(Try it)
In the entries below, find the line with "Hindi Alphabet Writing PC 용" and the line with "Datalix Germany Frankfurt"; copy them and every line between them exactly, but not the pictures.

(Excerpted data)
□ □ □ □

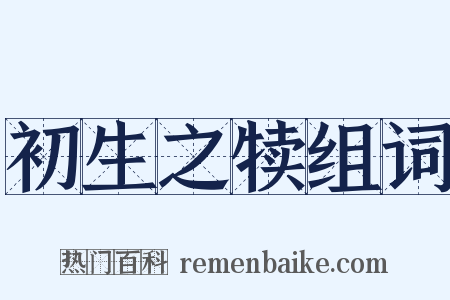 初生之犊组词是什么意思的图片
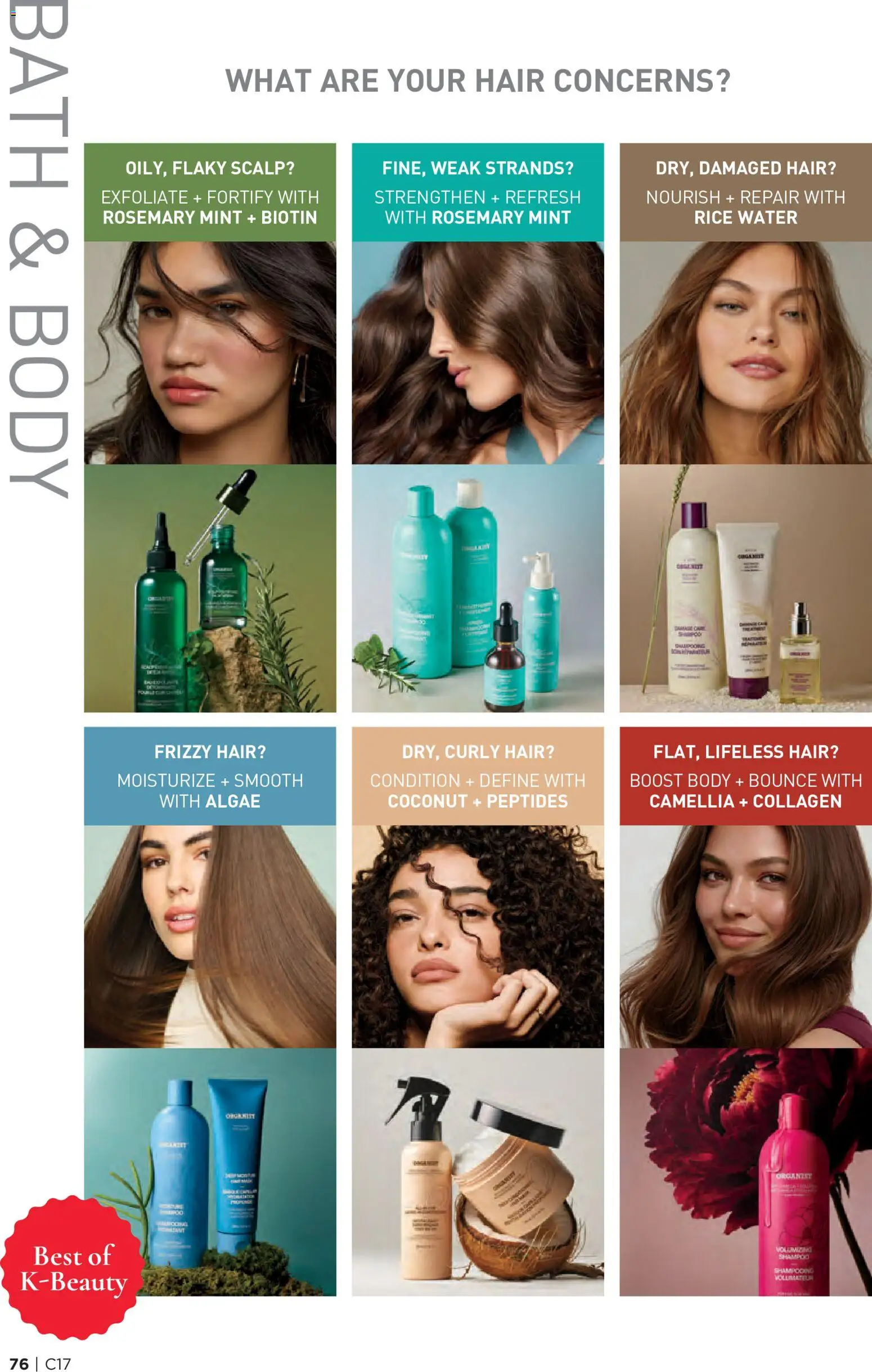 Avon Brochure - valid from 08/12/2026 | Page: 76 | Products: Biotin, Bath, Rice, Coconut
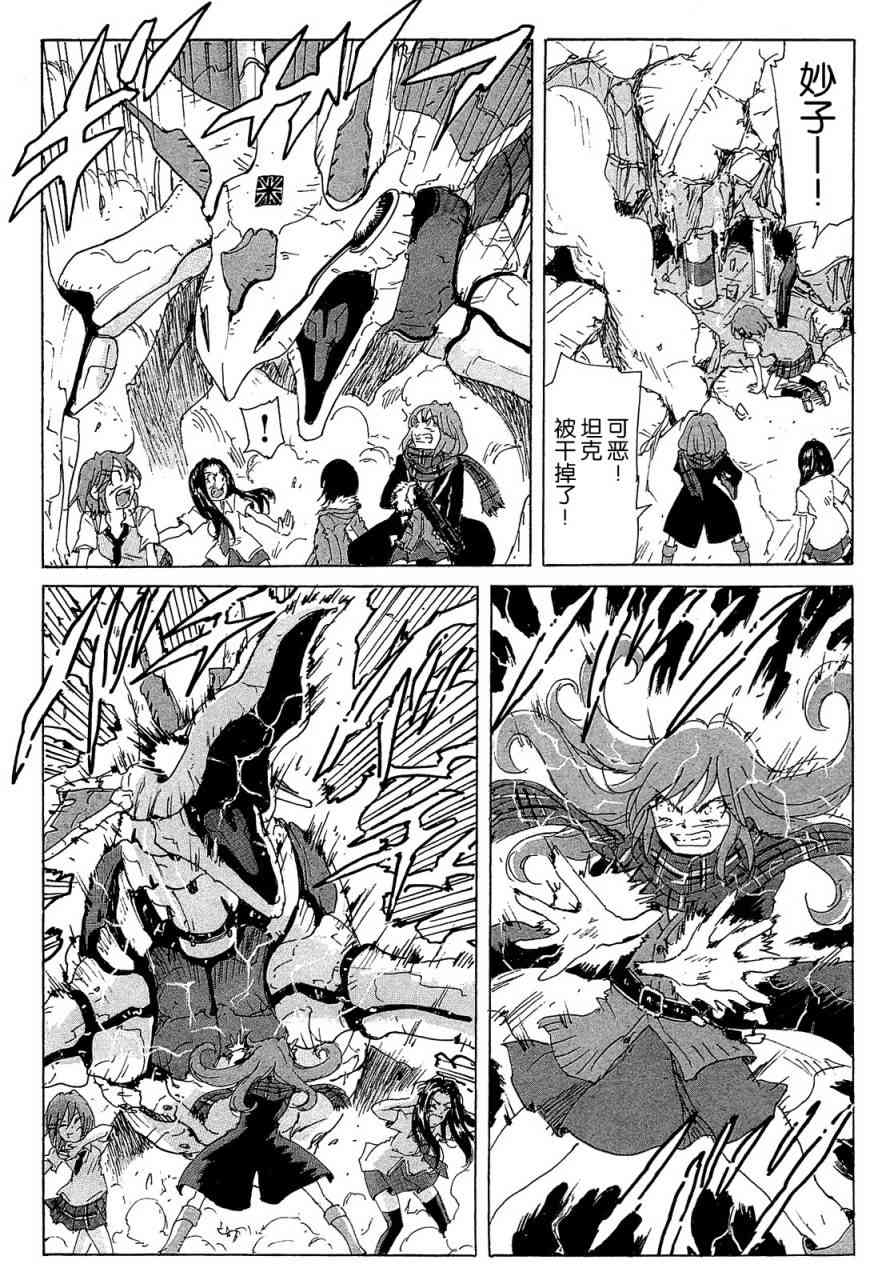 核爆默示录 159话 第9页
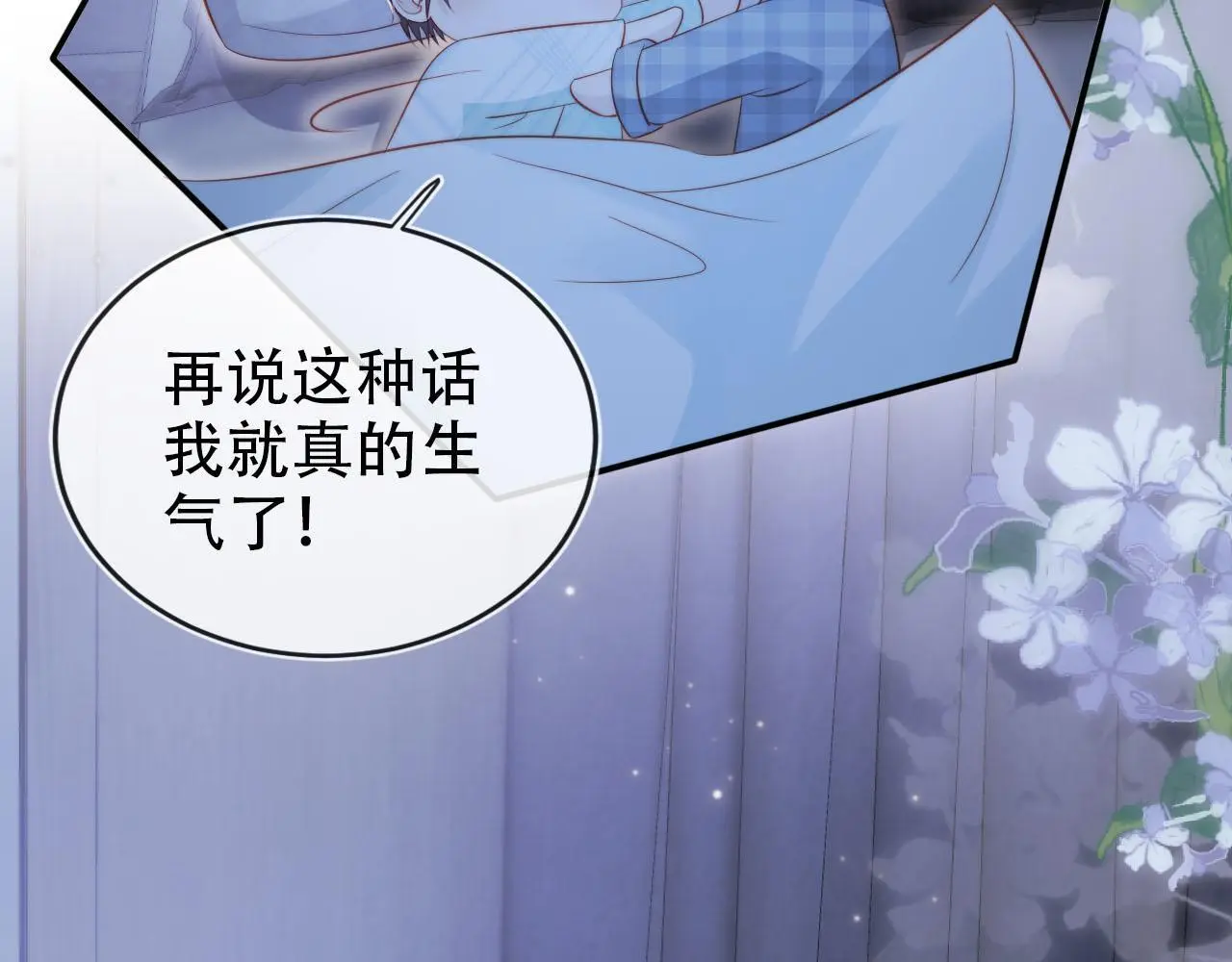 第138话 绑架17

□ □ □ □

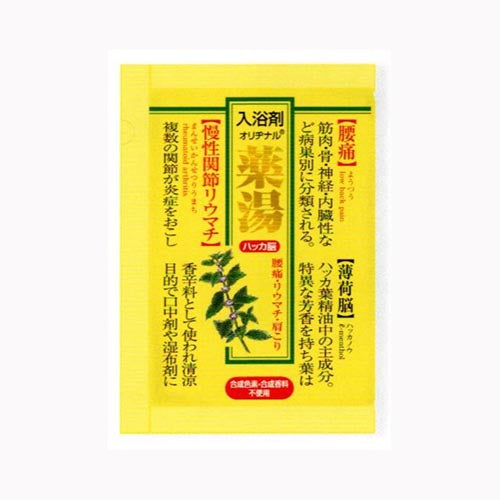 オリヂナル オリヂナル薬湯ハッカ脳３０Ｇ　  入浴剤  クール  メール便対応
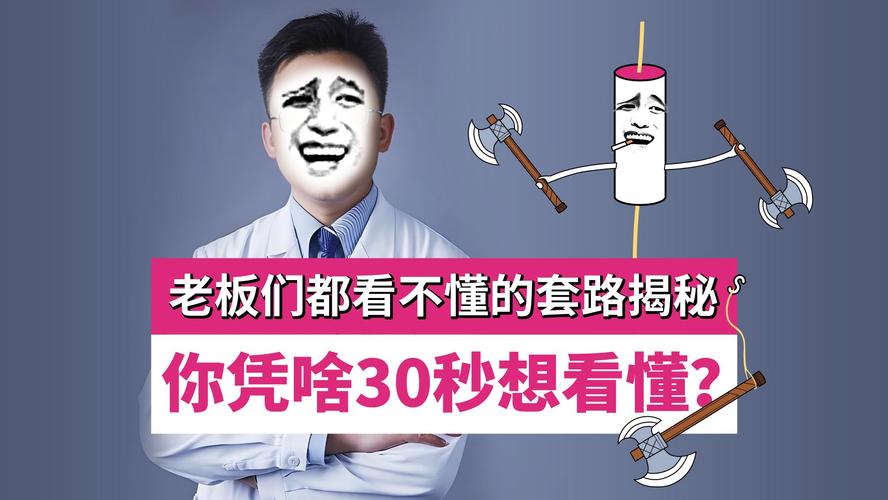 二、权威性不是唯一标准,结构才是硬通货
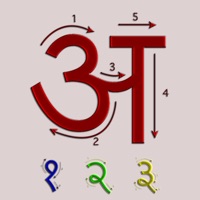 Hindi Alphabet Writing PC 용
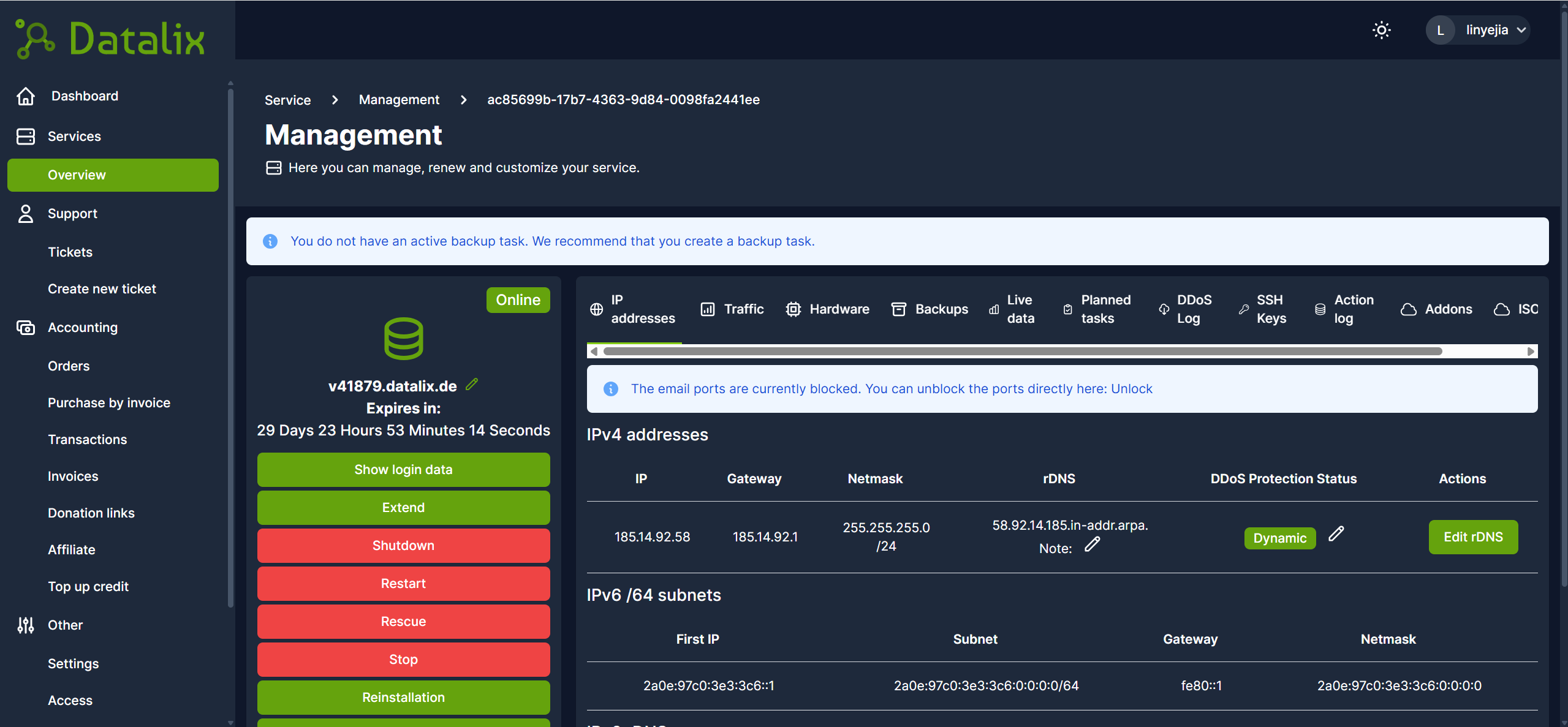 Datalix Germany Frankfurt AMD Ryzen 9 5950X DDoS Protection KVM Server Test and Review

□ □ □ □

(Output of the task)
 Hindi Alphabet Writing PC 용
 Datalix Germany Frankfurt AMD Ryzen 9 5950X DDoS Protection KVM Server Test and Review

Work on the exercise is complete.